Bad Blood: The Tuskegee Syphilis Study in Macon County, Alabama — 1932-1972
Racism in Medicine, Unethical Research, and Government Abuse
For forty years, from 1932 to 1972, 399 African-American males were denied treatment for syphilis and deceived by officials of the United States Public Health Service.
As part of a study conducted in Macon County, Alabama, poor sharecroppers were told they were being treated for “bad blood.” In fact, the physicians in charge of the study ensured that these men went untreated. In the 25 years since its details first were revealed, the Tuskegee Syphilis study has become a powerful symbol of racism in medicine, unethical human research, and government abuse of the vulnerable.
A Troubling Legacy
The 1990′s were a time of reflection upon the Tuskegee Study and its troubling implications. In February 1994, the issue was addressed in a symposium entitled, “Doing Bad in the Name of Good?: The Tuskegee Syphilis Study and Its Legacy,” convened at the University of Virginia Claude Moore Health Sciences Library. The discussion at the symposium led to the creation of the Tuskegee Syphilis Study Legacy Committee. In January 1996, the Committee met at Tuskegee University to explore how the government and the nation could publicly address the Tuskegee Syphilis Study and its impact.

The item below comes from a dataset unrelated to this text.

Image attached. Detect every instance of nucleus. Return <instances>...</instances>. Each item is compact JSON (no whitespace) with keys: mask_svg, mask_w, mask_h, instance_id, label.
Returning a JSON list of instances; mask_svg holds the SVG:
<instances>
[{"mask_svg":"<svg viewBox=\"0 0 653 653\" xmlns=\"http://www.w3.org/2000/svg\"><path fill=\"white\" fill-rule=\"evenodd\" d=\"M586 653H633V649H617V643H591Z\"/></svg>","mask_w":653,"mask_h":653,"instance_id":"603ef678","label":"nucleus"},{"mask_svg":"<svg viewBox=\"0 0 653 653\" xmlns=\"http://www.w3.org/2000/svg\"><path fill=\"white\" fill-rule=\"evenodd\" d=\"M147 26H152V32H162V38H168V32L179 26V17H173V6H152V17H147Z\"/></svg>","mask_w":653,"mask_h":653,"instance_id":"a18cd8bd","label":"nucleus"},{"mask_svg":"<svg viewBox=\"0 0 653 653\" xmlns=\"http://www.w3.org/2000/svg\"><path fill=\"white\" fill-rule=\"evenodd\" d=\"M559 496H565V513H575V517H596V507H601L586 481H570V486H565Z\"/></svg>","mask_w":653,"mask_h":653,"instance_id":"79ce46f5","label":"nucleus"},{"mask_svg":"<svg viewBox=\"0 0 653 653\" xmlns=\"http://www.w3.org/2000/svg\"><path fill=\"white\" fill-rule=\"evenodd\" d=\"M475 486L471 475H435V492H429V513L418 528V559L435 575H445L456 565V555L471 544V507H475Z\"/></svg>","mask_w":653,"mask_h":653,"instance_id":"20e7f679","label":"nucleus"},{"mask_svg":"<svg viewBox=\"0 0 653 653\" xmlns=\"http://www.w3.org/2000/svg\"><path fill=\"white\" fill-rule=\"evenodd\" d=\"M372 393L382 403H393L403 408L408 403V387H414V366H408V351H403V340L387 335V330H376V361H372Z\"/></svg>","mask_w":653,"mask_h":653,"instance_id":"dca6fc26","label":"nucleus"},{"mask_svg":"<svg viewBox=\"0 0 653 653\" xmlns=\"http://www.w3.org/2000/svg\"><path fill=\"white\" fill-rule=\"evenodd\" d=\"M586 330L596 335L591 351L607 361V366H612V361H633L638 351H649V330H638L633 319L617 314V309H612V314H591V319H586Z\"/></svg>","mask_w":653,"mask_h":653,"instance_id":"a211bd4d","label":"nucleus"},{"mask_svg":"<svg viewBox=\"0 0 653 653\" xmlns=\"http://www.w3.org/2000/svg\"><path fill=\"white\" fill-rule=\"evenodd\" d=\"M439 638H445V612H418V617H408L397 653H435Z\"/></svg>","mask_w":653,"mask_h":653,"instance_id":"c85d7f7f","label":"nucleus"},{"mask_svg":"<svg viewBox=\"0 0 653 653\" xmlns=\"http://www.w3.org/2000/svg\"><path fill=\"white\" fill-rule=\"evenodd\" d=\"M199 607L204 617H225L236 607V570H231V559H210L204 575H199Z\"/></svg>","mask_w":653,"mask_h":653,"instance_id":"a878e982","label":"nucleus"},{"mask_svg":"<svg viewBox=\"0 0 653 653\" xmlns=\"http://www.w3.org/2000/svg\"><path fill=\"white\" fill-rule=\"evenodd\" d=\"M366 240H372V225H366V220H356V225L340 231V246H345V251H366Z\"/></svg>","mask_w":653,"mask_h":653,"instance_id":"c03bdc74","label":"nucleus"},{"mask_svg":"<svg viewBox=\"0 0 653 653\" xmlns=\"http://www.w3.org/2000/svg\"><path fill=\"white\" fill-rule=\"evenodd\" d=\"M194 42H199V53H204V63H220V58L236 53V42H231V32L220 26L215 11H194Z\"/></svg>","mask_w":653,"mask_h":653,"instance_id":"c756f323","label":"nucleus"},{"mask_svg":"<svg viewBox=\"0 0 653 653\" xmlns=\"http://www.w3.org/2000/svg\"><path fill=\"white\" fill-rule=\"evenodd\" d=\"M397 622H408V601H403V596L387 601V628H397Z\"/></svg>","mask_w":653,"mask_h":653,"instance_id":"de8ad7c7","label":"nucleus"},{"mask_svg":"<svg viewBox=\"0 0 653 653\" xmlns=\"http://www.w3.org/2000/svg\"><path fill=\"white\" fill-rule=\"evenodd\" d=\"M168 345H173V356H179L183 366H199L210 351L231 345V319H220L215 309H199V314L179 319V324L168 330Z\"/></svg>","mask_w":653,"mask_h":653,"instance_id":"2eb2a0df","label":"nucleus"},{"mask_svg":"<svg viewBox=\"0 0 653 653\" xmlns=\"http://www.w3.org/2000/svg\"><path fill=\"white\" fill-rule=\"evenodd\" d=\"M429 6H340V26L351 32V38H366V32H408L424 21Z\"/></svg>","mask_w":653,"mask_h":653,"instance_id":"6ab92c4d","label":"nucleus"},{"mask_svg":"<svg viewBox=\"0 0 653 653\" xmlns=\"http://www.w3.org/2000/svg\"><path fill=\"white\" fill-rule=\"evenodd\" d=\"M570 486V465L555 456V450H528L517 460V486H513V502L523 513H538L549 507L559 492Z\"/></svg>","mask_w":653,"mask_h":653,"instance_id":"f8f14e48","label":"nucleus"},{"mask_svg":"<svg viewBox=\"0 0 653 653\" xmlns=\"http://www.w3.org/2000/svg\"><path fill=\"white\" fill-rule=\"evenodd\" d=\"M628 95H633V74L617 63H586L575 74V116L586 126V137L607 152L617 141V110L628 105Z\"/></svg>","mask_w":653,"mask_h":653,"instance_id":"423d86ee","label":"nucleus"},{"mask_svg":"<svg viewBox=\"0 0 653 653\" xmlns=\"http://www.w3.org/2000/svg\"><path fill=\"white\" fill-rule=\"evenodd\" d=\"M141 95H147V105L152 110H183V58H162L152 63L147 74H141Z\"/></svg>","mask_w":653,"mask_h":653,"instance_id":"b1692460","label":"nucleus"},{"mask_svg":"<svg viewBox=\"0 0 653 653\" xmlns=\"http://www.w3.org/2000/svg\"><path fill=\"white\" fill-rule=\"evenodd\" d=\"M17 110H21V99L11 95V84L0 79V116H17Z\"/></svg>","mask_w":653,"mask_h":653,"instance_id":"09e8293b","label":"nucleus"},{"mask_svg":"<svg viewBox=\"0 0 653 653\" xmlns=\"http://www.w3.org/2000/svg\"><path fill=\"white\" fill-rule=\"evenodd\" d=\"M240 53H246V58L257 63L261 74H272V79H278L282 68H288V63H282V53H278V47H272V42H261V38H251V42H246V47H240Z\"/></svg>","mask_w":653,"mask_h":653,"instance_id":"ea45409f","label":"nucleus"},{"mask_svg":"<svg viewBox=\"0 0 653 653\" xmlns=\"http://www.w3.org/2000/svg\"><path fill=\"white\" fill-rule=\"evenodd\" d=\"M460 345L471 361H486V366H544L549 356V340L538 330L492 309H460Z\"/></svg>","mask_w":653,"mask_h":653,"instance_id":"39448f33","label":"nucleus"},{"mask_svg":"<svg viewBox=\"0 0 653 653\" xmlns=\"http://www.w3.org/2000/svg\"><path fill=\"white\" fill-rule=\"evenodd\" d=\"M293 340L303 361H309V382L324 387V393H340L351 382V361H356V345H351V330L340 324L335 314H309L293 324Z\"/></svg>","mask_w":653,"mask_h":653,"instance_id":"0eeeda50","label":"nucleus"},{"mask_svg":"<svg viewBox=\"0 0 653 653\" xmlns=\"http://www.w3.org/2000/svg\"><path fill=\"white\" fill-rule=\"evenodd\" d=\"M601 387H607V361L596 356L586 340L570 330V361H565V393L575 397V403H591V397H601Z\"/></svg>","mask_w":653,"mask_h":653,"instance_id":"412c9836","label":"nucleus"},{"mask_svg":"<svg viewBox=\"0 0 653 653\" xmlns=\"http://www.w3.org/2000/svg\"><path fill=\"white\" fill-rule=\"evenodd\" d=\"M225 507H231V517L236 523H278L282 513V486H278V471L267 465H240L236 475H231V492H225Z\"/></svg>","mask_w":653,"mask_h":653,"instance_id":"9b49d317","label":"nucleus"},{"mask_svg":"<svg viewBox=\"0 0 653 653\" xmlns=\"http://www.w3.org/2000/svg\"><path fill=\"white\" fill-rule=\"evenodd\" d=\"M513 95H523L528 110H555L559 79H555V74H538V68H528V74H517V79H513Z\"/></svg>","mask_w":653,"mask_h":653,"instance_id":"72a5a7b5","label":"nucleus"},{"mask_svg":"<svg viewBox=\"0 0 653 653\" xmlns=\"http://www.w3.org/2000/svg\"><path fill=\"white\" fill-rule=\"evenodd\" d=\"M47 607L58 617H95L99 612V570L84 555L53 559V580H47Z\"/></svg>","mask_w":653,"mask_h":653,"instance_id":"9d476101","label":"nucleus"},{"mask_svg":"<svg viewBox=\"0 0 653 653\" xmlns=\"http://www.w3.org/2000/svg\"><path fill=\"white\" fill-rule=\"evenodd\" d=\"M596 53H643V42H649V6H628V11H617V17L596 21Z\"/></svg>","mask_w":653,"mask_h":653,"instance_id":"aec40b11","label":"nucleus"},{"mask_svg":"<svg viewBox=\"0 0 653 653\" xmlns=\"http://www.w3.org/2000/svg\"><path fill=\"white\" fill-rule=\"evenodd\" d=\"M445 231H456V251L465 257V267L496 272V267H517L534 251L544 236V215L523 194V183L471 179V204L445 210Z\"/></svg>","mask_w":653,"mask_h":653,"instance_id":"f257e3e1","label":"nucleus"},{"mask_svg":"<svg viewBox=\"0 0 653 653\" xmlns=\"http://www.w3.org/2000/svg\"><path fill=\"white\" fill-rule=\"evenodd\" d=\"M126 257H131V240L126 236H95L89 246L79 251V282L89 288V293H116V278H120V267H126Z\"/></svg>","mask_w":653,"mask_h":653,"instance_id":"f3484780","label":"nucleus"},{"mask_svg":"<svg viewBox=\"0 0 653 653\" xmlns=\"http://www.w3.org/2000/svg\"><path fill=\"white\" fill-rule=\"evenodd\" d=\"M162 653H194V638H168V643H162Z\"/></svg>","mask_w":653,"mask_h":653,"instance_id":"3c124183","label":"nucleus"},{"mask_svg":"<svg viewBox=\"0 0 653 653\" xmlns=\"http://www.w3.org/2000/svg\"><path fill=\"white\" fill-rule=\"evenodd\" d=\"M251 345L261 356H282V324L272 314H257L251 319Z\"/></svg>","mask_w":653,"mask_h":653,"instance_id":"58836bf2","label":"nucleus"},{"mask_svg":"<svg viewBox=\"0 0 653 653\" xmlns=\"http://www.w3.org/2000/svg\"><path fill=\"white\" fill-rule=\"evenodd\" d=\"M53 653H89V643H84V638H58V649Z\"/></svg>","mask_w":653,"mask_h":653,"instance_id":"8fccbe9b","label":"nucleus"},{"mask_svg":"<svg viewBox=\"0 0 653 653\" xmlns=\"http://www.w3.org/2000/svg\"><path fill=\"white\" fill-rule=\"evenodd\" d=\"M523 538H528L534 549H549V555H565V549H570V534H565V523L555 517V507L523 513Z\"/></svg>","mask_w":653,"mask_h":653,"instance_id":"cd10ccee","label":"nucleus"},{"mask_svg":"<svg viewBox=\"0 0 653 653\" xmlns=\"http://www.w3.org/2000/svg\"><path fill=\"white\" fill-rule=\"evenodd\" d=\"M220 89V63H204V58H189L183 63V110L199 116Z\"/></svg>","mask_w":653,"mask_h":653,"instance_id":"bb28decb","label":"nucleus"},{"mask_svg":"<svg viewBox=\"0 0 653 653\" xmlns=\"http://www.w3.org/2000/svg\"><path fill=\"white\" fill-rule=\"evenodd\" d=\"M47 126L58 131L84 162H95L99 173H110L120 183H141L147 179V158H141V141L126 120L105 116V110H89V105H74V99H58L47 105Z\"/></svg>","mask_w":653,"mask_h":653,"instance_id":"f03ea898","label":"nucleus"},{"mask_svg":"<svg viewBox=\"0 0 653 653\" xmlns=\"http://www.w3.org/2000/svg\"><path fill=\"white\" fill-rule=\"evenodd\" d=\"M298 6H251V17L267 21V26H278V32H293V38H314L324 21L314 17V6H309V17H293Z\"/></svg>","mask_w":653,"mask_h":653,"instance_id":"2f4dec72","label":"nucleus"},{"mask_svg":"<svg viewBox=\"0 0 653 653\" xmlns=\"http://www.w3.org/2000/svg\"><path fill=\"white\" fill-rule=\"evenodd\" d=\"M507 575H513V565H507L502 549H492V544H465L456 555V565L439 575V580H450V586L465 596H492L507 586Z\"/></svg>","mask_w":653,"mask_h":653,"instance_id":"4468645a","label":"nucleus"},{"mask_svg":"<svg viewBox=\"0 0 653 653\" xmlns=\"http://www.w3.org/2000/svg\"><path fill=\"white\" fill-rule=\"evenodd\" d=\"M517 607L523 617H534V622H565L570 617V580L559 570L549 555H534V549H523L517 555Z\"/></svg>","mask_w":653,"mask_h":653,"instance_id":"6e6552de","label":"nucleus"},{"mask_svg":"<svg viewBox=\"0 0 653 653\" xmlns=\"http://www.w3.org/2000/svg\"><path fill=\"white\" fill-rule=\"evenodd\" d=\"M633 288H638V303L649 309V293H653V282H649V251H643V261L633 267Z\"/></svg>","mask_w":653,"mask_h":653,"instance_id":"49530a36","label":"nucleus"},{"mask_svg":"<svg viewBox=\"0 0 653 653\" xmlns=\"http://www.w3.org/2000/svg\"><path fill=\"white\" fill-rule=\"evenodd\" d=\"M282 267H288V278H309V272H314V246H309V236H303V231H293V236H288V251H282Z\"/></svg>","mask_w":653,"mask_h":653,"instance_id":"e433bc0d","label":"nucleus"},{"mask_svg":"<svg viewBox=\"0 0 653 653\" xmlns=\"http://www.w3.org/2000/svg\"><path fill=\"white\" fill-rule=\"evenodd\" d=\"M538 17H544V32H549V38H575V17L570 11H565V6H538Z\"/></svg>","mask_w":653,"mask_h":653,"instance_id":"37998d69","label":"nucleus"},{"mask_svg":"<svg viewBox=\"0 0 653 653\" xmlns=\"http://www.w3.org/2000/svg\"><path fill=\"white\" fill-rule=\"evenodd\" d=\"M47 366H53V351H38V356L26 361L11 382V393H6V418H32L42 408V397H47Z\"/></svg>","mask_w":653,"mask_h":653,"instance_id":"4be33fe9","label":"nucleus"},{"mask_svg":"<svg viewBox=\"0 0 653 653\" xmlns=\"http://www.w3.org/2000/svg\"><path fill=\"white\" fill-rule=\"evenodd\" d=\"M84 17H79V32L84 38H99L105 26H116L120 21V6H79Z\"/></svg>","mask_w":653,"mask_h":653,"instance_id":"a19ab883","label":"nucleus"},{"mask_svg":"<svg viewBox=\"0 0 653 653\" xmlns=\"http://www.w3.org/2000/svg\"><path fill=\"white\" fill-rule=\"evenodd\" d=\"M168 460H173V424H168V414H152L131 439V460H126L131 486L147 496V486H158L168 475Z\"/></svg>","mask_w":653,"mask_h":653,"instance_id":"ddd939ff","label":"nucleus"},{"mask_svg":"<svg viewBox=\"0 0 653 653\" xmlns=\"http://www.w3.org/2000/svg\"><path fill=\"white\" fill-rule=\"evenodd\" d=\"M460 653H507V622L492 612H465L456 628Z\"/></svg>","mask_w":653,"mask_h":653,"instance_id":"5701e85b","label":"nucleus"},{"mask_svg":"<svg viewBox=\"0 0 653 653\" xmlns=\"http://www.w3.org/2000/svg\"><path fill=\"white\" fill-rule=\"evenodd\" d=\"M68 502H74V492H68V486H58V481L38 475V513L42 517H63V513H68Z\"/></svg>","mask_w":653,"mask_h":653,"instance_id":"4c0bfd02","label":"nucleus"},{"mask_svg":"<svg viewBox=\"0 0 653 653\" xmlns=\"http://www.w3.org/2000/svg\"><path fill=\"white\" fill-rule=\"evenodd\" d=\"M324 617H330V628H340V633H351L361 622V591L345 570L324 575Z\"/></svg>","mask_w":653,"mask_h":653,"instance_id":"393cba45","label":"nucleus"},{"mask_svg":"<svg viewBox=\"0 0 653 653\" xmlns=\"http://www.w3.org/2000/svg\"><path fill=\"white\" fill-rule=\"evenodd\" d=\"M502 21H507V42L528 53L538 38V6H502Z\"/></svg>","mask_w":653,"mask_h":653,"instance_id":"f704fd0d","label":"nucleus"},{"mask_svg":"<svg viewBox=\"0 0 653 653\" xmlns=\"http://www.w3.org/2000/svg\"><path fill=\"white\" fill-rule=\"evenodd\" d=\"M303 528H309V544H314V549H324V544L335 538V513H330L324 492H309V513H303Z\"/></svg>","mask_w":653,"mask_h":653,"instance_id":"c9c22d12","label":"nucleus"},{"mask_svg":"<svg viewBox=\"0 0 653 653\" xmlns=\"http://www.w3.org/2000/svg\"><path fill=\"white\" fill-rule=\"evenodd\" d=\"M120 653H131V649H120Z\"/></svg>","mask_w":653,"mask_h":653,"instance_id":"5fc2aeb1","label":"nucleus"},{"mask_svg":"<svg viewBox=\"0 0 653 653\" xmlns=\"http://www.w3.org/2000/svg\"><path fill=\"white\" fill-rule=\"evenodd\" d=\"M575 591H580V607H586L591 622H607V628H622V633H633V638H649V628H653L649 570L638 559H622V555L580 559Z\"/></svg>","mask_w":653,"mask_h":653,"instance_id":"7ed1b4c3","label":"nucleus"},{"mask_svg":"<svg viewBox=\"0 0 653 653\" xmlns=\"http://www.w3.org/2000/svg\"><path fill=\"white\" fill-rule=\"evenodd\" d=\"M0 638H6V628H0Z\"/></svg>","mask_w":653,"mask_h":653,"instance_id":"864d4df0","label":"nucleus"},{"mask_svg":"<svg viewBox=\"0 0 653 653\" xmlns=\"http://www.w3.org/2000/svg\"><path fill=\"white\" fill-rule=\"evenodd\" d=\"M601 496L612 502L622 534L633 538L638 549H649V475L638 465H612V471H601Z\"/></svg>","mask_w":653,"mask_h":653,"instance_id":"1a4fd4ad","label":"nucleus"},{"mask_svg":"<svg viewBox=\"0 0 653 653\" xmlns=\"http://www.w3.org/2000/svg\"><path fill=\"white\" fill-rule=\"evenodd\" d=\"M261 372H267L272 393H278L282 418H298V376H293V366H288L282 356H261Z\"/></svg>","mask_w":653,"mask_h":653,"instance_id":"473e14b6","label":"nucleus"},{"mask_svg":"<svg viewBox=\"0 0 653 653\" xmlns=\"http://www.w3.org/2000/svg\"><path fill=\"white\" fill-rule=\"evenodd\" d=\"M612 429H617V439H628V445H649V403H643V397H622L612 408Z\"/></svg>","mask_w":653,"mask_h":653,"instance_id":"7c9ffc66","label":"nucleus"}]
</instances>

In its final report the following May, the Committee urged the United States President, Bill Clinton, to apologize for the wrongs of the Tuskegee Study. The Committee’s work bore fruit on May 16, 1997 when the President apologized on behalf of the United States government to the surviving participants of the study. These men and members of the Legacy Committee were invited to the White House to witness the apology.
Although the President’s words formally closed this ignoble chapter in the history of American public health, the Study’s repercussions are still felt in African-American communities and the biomedical professions. In keeping with the goals of the Legacy Committee, this exhibit aims to preserve collective memory of the Tuskegee Syphilis Study and the ongoing transformation of its legacy.